This agreed upon, the next matter for consideration is the composition of the Supreme Court of Appeal. The Lord Justice is of opinion, and we believe rightly so, that the best thing to do would be to "extend the new court to Ireland and Scotland, simpliciter, without making any change at all in the composition which the Judicature Act has already given it." He is opposed to appointing Irish or Scotch members simply on account of their nationality, and for the purpose of keeping up a certain divisional proportion of members in the court, the inevitable tendency of which, his lordship reasonably dreads, would be, to separate the supreme tribunal into three sections or divisions, for the transaction of English, Irish, and Scotch business, thereby effectually destroying what it is above all things necessary to maintain-unity of jurisprudence in the Supreme Court itself.

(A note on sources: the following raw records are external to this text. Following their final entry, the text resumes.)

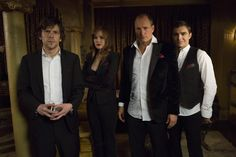 Now You See Me Stills: Introducing the Four Horsemen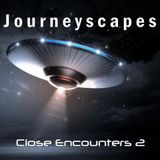 Close Encounters 2 (#168)
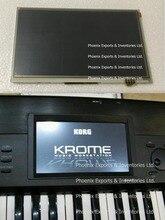 מקורי KORG תצוגה עם מסך מגע Digitizer עבור Korg קרום LCD תצוגת מסך מגע פנל
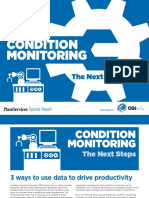Condition Monitoring eBook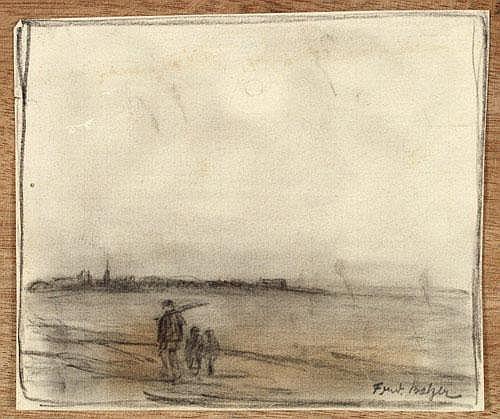 Ferdinand Balzer (Frankfurt.a.M. 1872-1916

With respect to the proposal that the Lord Chancellor of Ireland should be an ex officio member of the Supreme Court, the Lord Justice

is most decidedly opposed to it, and in our judgment his reasons are most cogent and conclusive. The time has come when the office should be abolished. It has long survived any utility that ever attached to it. It has become as much out of time and place, and as pernicious in its influence, as the Viceroyalty itself, and in the interest of Ireland both should be swept away. It is now a wholly unnecessary office, and some of the objections to its continuance are pithily stated by the Lord Justice :

"The tenure of the Chancellorship is transitory. It presents the evil union of judge with political partizan—Irish party and politics, be it always remembered. It depends upon the minister's ability to maintain a majority in the House of Commons-a matter in which the present close balance of parties in Great Britain has given to what is called the Irish vote an ominous importance. Then, the office being thus political, and the holder of it being usually the chief Irish member of the Irish Government, he is prone to become the centre of shabby Irish politics, should his breeding or his associations have been such as to incline him in that way."

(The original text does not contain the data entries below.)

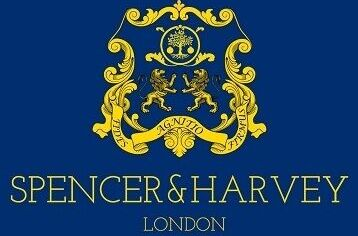 Spencer Harvey Yacht | Yacht for Sale UK  | Classic Boat for Sale UK | Boat for Sale UK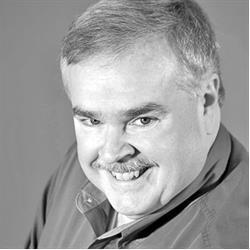 image of author Scott Bourne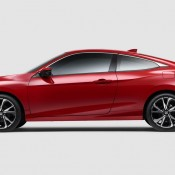 Honda Civic Si Coupe-2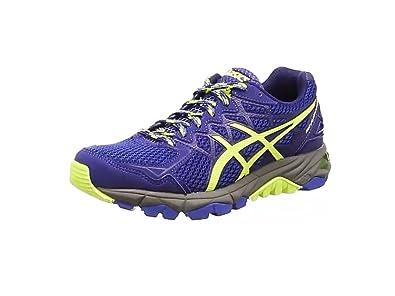 ASICS Women's Gel-Fujitrabuco 4 Trail Running Shoes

The greatest objection to the continuance of the Irish Chancellorship undoubtedly is, that it has become more a reward for political partizanship than for eminent judicial qualifications. "Will any one," asks his lordship, "have the boldness to affirm that judicial service is what this incubus is now maintained for, or that its pretension to hold the position of the Chief Equity judgeship is any longer more than mere simulation and anachronism?" The last appointment is referred to as amply justifying these remarks, and as fully illustrating the vicious groove into which the nomination to the Irish Chancellorship has fallen. The Lord Justice complains that the late government appointed their Irish Chancellor solely with a view to conciliate the

support of the Irish Roman Catholic hierarchy, and not because the person selected had any special fitness or legal qualifications for the office, as it was quite the reverse, for he was utterly unversed in chancery practice :

"As a practising barrister he achieved a respectable success, but it lay, from first to last, with an exclusiveness here unprecedented, within a particular speciality. For the purpose now in hand, let it suffice to say that his estrangement from the Court of Chancery and its jurisprudence was, throughout, as entire and unchequered as that of any serjeant who ever wore the coif in the Common Pleas of England could by possibility have been. Of no other Irish barristers of mark could this have been said with a literalness so unique. With others it would be a question of degree, with him it was absolute.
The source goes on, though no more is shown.